In base al brano su Grassano, rispondi alle domande seguenti:
(a) Con quale licenza è pubblicato il testo?
(b) Come si definisce l'autore nella nota tra parentesi?
(c) Nel sogno, di che cosa si vantava il sindaco?

* **Brano di lettura**
__________________________________________________
Grassano, cinti, casedde e lammioni. L’inchiesta Ambrico sulla povertà e lo sviluppo abitativo
di Antonio Bavusi * – Settembre 2023) – Creative Commons Attribuzione – Non commerciale citando la fonte
(* camminatore – ricercatore indipendente)
Prologo dell’autore:
in un recente mio sogno grottesco ma allo stesso tempo reale, un sindaco di un comune della regione, durante la sua intervista ad un conduttore in una importante trasmissione televisiva, si vantava che nel suo comune vi erano stati meno ammalati di Covid-19 di quanti ve ne fossero stati in un paese meno popoloso del suo. Non comprendendo il significato di questo sogno, così come sono portato a fare, a mente sveglia mi sono chiesto se potesse avere relazione con la pubblicazione alla quale stavo lavorando su Grassano.
__________________________________________________
* **Dati in esame**
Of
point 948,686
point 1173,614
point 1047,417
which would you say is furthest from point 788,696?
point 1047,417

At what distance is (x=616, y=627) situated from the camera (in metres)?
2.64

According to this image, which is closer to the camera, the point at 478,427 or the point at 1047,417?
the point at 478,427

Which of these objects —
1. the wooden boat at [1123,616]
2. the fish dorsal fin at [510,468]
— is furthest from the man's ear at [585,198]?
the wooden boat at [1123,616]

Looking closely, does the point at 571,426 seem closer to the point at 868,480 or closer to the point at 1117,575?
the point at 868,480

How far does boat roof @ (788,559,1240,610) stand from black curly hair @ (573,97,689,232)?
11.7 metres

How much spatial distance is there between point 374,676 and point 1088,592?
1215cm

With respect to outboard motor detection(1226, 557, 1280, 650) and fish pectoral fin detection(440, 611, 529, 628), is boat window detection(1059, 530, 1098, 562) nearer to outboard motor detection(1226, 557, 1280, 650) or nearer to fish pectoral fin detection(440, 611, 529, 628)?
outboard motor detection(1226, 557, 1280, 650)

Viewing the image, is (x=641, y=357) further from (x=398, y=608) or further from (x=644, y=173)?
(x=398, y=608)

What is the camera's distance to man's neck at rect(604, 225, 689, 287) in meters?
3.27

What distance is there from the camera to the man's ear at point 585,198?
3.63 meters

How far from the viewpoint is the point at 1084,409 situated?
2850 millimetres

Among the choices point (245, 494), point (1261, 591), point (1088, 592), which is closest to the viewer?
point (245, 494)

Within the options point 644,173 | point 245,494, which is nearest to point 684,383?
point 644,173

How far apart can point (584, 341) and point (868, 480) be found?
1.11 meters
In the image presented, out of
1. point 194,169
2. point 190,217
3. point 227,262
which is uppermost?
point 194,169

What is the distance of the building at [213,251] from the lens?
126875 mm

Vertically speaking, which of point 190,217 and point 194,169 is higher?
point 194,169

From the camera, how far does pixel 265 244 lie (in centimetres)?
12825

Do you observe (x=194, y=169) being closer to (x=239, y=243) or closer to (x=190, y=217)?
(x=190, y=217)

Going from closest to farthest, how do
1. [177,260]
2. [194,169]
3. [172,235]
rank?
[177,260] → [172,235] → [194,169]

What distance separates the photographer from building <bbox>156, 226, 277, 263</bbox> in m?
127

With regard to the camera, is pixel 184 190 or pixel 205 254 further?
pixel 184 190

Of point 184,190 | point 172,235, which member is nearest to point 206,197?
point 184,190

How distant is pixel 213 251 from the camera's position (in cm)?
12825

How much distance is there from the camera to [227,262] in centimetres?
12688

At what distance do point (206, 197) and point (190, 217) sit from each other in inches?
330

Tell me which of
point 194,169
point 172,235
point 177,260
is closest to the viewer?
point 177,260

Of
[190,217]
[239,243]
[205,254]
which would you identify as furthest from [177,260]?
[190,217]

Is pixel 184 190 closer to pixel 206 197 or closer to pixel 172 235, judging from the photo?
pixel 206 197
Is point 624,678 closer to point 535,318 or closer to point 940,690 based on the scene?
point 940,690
__________________________________________________
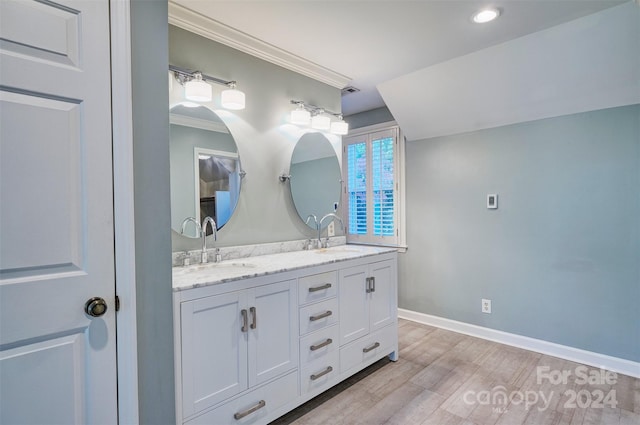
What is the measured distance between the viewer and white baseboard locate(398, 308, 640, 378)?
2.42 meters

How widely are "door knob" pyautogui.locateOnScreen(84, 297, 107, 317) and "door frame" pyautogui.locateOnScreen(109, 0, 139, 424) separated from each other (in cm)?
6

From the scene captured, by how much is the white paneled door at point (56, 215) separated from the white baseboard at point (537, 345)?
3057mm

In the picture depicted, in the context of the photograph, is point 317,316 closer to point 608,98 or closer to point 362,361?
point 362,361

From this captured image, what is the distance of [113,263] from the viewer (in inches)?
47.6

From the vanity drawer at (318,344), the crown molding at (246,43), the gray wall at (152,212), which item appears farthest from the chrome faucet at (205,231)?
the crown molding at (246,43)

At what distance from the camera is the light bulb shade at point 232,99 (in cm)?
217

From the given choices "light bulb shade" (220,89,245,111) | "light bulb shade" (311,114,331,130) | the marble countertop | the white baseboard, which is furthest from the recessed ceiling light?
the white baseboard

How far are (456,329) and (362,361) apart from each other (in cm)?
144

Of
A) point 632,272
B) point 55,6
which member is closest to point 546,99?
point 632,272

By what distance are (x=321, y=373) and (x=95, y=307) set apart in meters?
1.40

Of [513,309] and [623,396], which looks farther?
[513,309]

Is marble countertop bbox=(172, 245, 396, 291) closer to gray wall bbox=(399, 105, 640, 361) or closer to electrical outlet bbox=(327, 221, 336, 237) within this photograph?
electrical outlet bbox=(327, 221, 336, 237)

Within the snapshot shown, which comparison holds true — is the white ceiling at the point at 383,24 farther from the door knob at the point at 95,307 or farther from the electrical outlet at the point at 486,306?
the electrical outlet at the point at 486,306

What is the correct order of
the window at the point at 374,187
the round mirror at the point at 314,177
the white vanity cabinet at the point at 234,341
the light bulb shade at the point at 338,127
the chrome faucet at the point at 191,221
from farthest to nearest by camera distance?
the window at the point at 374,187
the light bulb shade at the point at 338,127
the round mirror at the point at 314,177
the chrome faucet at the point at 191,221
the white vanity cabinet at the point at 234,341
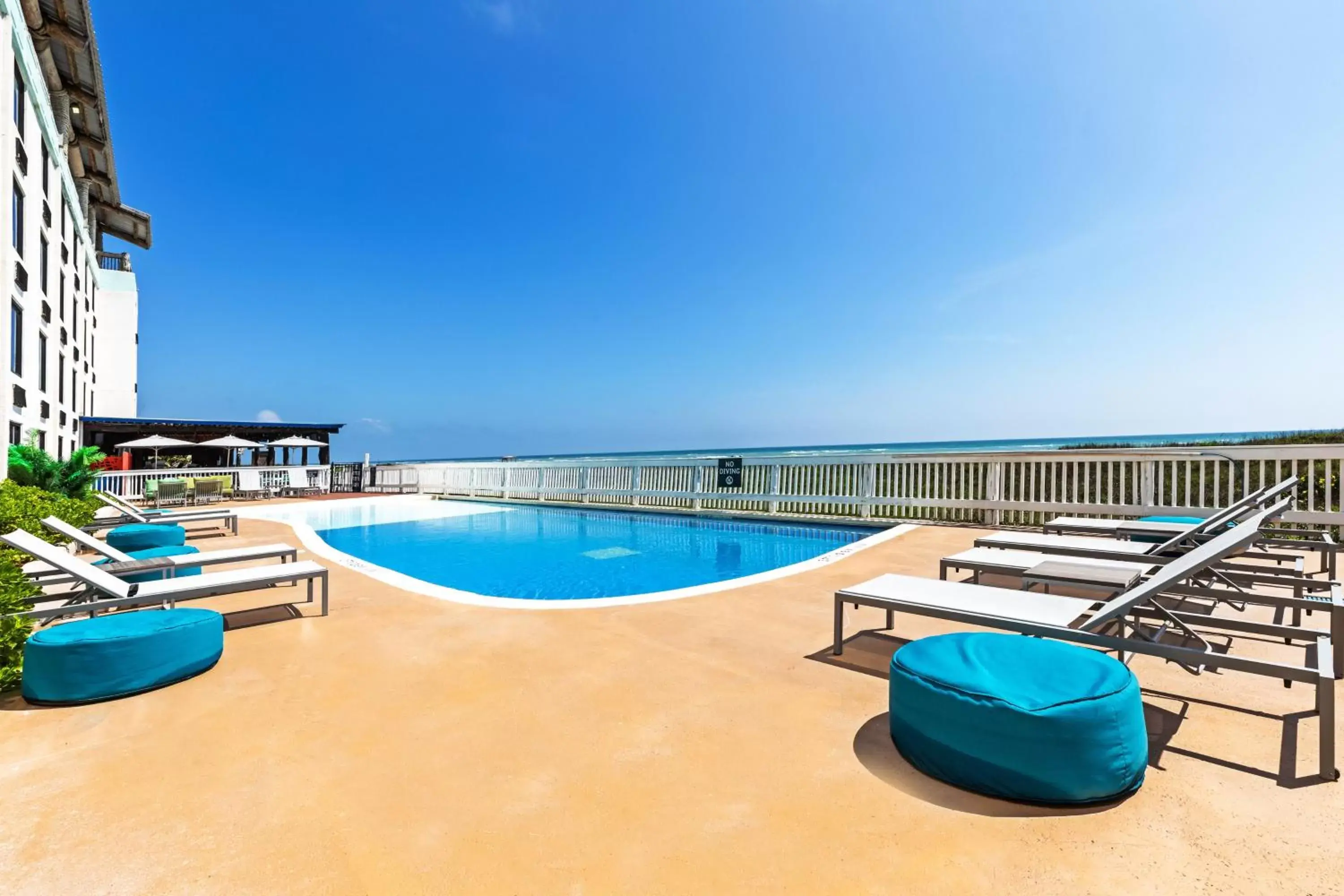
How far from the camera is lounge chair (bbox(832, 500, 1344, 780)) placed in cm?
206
__________________________________________________
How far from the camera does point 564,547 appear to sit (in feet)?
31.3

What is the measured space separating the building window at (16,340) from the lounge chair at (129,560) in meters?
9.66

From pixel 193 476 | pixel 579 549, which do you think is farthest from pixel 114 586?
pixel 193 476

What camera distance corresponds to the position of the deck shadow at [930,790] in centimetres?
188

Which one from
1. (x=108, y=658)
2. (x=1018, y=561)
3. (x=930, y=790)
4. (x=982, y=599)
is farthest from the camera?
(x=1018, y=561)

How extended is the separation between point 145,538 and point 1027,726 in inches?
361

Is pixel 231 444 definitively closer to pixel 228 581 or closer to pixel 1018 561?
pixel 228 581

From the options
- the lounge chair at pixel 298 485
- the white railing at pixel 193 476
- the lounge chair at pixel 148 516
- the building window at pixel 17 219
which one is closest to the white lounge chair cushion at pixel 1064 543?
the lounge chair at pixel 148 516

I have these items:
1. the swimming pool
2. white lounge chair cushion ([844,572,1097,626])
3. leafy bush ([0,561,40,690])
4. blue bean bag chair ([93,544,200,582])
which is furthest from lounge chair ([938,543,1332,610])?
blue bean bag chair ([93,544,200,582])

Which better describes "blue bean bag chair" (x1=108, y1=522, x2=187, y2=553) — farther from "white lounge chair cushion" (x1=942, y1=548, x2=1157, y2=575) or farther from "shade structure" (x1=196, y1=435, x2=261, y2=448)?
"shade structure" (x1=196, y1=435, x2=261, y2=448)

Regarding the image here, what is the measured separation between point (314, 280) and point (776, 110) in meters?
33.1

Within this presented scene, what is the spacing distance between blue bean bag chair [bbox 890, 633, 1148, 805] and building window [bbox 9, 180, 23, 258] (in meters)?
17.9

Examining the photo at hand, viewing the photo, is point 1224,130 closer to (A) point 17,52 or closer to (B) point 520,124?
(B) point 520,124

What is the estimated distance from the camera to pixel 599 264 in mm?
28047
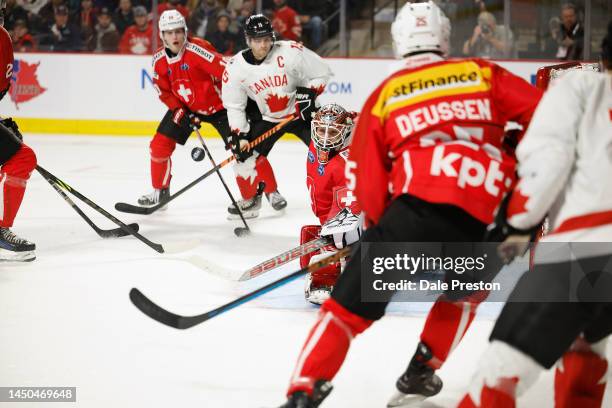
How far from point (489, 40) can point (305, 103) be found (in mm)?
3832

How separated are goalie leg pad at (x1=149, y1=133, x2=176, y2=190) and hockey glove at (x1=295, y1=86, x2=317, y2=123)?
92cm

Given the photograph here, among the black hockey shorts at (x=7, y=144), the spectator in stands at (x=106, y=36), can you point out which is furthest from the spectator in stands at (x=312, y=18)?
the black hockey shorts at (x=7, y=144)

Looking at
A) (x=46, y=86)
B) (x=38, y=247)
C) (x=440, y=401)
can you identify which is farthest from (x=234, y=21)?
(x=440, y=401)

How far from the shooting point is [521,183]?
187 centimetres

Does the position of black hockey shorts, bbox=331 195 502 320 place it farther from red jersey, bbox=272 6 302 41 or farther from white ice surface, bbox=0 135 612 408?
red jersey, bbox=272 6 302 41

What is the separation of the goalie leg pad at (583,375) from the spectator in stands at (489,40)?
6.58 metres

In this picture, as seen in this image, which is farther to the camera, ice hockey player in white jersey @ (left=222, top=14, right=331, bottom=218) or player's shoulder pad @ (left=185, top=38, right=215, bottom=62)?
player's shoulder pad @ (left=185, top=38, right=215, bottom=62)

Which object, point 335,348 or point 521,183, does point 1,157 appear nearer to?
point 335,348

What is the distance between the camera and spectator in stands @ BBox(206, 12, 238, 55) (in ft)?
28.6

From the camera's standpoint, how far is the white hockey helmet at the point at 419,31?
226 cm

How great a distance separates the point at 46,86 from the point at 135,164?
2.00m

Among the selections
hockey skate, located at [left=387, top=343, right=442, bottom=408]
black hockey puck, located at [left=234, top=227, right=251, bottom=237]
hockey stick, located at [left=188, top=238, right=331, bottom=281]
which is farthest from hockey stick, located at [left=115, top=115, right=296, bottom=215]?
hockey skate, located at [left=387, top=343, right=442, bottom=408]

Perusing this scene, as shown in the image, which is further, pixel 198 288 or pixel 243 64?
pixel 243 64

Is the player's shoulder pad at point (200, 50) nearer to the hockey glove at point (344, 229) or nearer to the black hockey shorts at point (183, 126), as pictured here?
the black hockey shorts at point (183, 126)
__________________________________________________
* **Soluzione**
(a) Creative Commons Attribuzione – Non commerciale, citando la fonte.
(b) Camminatore – ricercatore indipendente.
(c) Si vantava che nel suo comune vi erano stati meno ammalati di Covid-19 di quanti ve ne fossero stati in un paese meno popoloso del suo.